João
Lourenço quebra o silêncio e fala à DW sobre Isabel dos Santos
"Não
se vai negociar" com Isabel dos Santos.
Não
se está e não se vai negociar com a empresária Isabel dos Santos sobre os
alegados casos de corrupção de que é acusada, assegura o Presidente angolano.
João Lourenço falou pela primeira vez sobre o "Luanda Leaks" numa
entrevista exclusiva ao enviado especial da DW a Luanda, Adrian Kriesch.
Sublinhou ainda que só os que conhecem muito bem o regime estão preparados para
fazer grandes mudanças.
A
entrevista segue transcrita:
Em entrevista exclusiva à DW, o Presidente de Angola fala oficialmente pela
primeira vez sobre o "Luanda Leaks". João Lourenço assegura que não
se está nem se vai negociar processos nos quais Isabel dos Santos é acusada.
DW/M. Luamba
O Governo de Angola não está e nem vai negociar com a empresária Isabel dos
Santos os alegados casos de corrupção dos quais é acusada no país. A afirmação
é do Presidente João Lourenço, que falou pela primeira vez sobre o "Luanda
Leaks" numa entrevista exclusiva ao enviado especial da DW a Luanda,
Adrian Kriesch.
João Lourenço lembrou ainda a imunidade do ex-Presidente José Eduardo dos
Santos e do ex-vice-presidente Manuel Vicente para justificar o facto de ambos
não estarem a sentir o peso da Justiça angolana, mas garantiu a imparcialidade
e independência dos órgãos de Justiça em Angola.
Quanto às reformas no Estado angolano, que incluem o combate à corrupção, o
Presidente João Lourenço afirmou: "Somos nós, do partido que sempre
governou o país, que estamos a fazer as reformas que eram absolutamente
necessárias que fossem feitas".
DW África: Há algumas semanas, uma
investigação global revelou um esquema através do qual centenas de milhões de
dólares [de recursos do Governo] foram canalizados para empresas privadas,
possivelmente por causa de conexões. Uma das principais suspeitas é Isabel dos
Santos, filha do ex-Presidente. Agora há rumores de que ela está a negociar um
acordo para devolver parte do dinheiro. Essas negociações estão a acontecer?

Material fornecido:
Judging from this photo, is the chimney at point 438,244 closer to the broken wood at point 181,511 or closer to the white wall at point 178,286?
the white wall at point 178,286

Instruções do exercício:
1. Segundo o texto sobre a entrevista de João Lourenço à DW, a quem o Presidente angolano concedeu a entrevista exclusiva?
2. Prossiga o texto sobre a entrevista de João Lourenço à DW a partir da última frase apresentada.

Resultados por tarefa:
1. Ao enviado especial da DW a Luanda, Adrian Kriesch.

2.
João Lourenço (JLo): Essas informações
são infundadas. Nós gostaríamos de deixar aqui garantias muito claras de que
não se está a negociar. Mais do que isso, não se vai negociar, na medida em que
houve tempo, houve oportunidade de o fazer. Portanto, as pessoas envolvidas
neste tipo de atos de corrupção tiveram seis meses de período de graça para devolverem
os recursos que indevidamente retiraram do país. Quem não aproveitou esta
oportunidade, todas as consequências que puderem advir daí são apenas da sua
inteira responsabilidade. Esse período de graça terminou em dezembro de 2018.
Estamos hoje em fevereiro de 2020. Portanto, pensamos ser bastante extemporânea
a possibilidade de negociação. Para além de que, processos que estão em
tribunal não são negociáveis fora do tribunal.
DW África: Os documentos divulgados foram bastante claros. O senhor quer
ver Isabel dos Santos atrás das grades?
JLo: Eu prefiro nem responder a isso. É
uma decisão da Justiça. Eu não sou juiz.
DW África: Isabel dos Santos disse
considerar um regresso a Angola para concorrer à Presidência. O que é que acha
disto?
JLo: Nas próximas eleições, que ainda
estão bastante distantes, nenhum candidato está no direito de escolher os seus
adversários. Portanto, que apareçam os adversários que aparecerem.
Não conheço mais ninguém que, nesta altura, dois anos antes, se tenha apresentado
já como candidato. Porque, de facto, não é normal. Mas cada um é livre de
expressar os seus desejos e as suas ambições.
DW África: Muitos dos documentos indicam que aquilo que aconteceu foi com o
conhecimento, ou por vezes até ordem, do ex-Presidente. Por exemplo, decretos
presidenciais para dar terras subvalorizadas a empresas de Isabel dos Santos.
Porque não se investiga o ex-Presidente?
JLo: Tem de conhecer a nossa legislação.
DW África: O que quer dizer com isso?
JLo: Os antigos Presidentes gozam de
imunidade durante pelo menos cinco anos.
DW África: Mas consideraria investigá-lo depois desse período?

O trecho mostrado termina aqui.